Since 2007, the Red Cross, in partnership with the South African Red Cross, has been working in six projects sites across KZN to increase resilience to HIV and reduce the vulnerability of individuals and communities. The programme particularly focuses on supporting orphans and vulnerable children (OVC). The Red Cross helps these children and their families to access treatment and heal the psychological scars their experiences have caused. We also try to build a future for these children by ensuring that they can continue their education and receive the financial assistance they are entitled to.

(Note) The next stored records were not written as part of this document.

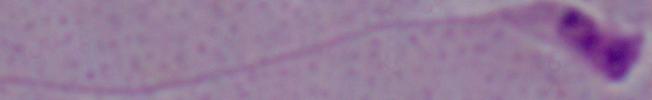

1000x magnification. Micrograph. A Leishmania parasite is shown.Name the parasite shown.
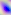
Toxoplasma gondii.

modality = micrograph
magnification = 400x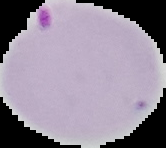
From a thin blood smear. The area outside the segmented cell region is set to black. Malaria status: parasitized. Image is 166×148 pixels.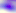

Toxoplasma gondii is shown. Captured at 400x magnification. Micrograph.State which parasite is depicted.
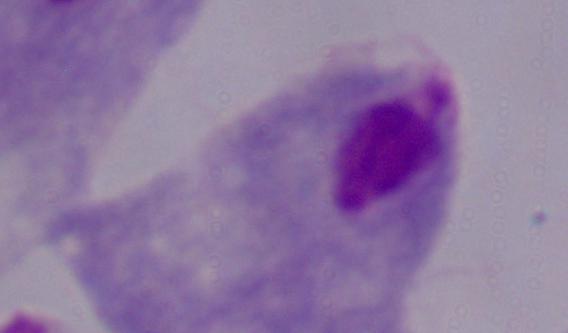

A trichomonad.

modality = photomicrograph
magnification = 1000x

Since the programme’s inception in 2007, massive steps have been taken in leading the fight against HIV and TB resulting in directly helping 75,000 adults and children. There is no doubt that the Programme has seen positive changes in the lives of orphans and vulnerable children and we have many success stories. But there is still so much to do.
What we’re supporting
Children make up one of the most vulnerable and worst affected groups in the fight against HIV. Children affected by HIV are often denied the chance of an education. Families may be unable to send their children to school as they cannot afford school fees or transport costs. Many children, particularly girls, have to remain at home to care for sick relatives.
A massive part of the programme in Kwazulu Natal is peer education. Our approach to changing attitudes and behaviour is tailored for young people and we use their peers to engage with them. We have found that young people are often far more open to engaging with potentially difficult issues, such as sexual health, if those issues are addressed in an enjoyable, informal and dynamic way.
The South African Red Cross uses football as one a way of educating children about HIV and life choices. Girls’ football is growing in South Africa. Since the beginning of Banyana Banayna, the national women’s team, in 1993, more and more girls have become involved in the game.
When I was there in October, the peer educators took me to see a match between the local Red Cross girls’ team and a local school. They were playing on a sandy, stony pitch and there weren’t enough boots to go around but they were incredibly good and enjoyed every minute of their time on the pitch.
So Rachel and I decided it would be amazing if we could if we could start to raise some money to go straight to these girls and others like them to enable to take part in a sport they love and learn important lessons along the way. All the funds we raise are matched by 50% – i.e. for every £1 we raise, 50p gets added on – making the reach of any donation even greater. We have items from signed shirts to balls and signed photos. Bidding will be open until close of play on midnight on Saturday 23rd November. By that point in time, we hope to be sending as much money as possible along with 30 footballs kindly donated by Continental UK to the project. Every little seriously helps to change these children’s lives. Thank you!